**WHAT IS BEING ASKED**
Update the records below by replacing every "truck windshield" with "truck front window", and leave everything else unchanged.

**MATERIAL FOR THIS TASK**
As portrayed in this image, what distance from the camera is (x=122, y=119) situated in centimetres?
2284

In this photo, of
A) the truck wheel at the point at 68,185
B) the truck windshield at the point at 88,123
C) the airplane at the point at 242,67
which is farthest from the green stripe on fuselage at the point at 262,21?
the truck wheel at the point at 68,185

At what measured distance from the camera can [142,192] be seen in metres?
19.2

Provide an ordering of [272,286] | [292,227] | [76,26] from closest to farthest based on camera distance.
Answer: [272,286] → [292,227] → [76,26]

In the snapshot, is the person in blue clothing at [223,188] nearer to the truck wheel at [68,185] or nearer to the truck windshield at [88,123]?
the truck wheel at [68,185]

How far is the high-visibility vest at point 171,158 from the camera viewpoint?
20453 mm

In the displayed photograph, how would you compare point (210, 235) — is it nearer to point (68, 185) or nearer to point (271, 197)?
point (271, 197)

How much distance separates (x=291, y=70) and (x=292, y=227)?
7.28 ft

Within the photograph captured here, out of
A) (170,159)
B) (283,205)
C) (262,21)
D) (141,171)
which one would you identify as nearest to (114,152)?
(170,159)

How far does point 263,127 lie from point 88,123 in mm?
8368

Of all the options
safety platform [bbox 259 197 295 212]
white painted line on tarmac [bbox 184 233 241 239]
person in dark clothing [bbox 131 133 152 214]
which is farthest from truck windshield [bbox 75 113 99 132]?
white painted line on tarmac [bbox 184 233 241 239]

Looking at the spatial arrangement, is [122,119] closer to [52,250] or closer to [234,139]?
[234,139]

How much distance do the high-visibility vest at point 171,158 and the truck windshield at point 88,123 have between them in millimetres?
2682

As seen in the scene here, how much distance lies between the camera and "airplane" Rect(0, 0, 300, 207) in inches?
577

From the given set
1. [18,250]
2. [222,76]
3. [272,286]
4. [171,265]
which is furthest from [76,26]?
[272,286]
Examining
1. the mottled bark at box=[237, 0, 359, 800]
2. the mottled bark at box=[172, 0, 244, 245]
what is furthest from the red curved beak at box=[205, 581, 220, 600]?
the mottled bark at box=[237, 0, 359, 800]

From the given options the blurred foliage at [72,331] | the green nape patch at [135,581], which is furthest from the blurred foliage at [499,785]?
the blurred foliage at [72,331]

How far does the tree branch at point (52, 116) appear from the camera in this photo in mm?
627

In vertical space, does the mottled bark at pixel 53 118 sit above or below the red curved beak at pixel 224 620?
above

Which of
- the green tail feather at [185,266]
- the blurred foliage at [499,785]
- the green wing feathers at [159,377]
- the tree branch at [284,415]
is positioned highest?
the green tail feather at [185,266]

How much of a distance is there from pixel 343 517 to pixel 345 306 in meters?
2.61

**TASK SOLUTION**
As portrayed in this image, what distance from the camera is (x=122, y=119) situated in centimetres?
2284

In this photo, of
A) the truck wheel at the point at 68,185
B) the truck front window at the point at 88,123
C) the airplane at the point at 242,67
which is farthest from the green stripe on fuselage at the point at 262,21?
the truck wheel at the point at 68,185

At what measured distance from the camera can [142,192] be seen in metres?
19.2

Provide an ordering of [272,286] | [292,227] | [76,26] from closest to farthest based on camera distance.
Answer: [272,286] → [292,227] → [76,26]

In the snapshot, is the person in blue clothing at [223,188] nearer to the truck wheel at [68,185] or nearer to the truck front window at [88,123]?
the truck wheel at [68,185]

How far is the high-visibility vest at point 171,158 from the camera viewpoint?
20453 mm

In the displayed photograph, how would you compare point (210, 235) — is it nearer to point (68, 185) or nearer to point (271, 197)?
point (271, 197)

How much distance separates (x=291, y=70) and (x=292, y=227)?
7.28 ft

Within the photograph captured here, out of
A) (170,159)
B) (283,205)
C) (262,21)
D) (141,171)
which one would you identify as nearest to (114,152)?
(170,159)

How far does point 263,127 lie from point 88,123 in mm?
8368

Of all the options
safety platform [bbox 259 197 295 212]
white painted line on tarmac [bbox 184 233 241 239]
person in dark clothing [bbox 131 133 152 214]
which is farthest from truck front window [bbox 75 113 99 132]?
white painted line on tarmac [bbox 184 233 241 239]

Looking at the spatial arrangement, is [122,119] closer to [52,250] or closer to [234,139]?
[234,139]

How much distance do the high-visibility vest at point 171,158 and the truck front window at point 88,123 have between them in millimetres?
2682

As seen in the scene here, how much distance lies between the camera and "airplane" Rect(0, 0, 300, 207) in inches?
577

From the given set
1. [18,250]
2. [222,76]
3. [272,286]
4. [171,265]
which is furthest from [76,26]?
[272,286]
Examining
1. the mottled bark at box=[237, 0, 359, 800]
2. the mottled bark at box=[172, 0, 244, 245]
what is furthest from the red curved beak at box=[205, 581, 220, 600]?
the mottled bark at box=[237, 0, 359, 800]

From the given options the blurred foliage at [72,331] | the green nape patch at [135,581], which is furthest from the blurred foliage at [499,785]?
the blurred foliage at [72,331]

How far does the tree branch at point (52, 116) appear from the camera in this photo in mm?
627

In vertical space, does the mottled bark at pixel 53 118 sit above or below the red curved beak at pixel 224 620?
above

Which of
- the green tail feather at [185,266]
- the blurred foliage at [499,785]
- the green wing feathers at [159,377]
- the tree branch at [284,415]
is positioned highest?
the green tail feather at [185,266]

How much of a distance is there from pixel 343 517 to pixel 345 306 in meters?
2.61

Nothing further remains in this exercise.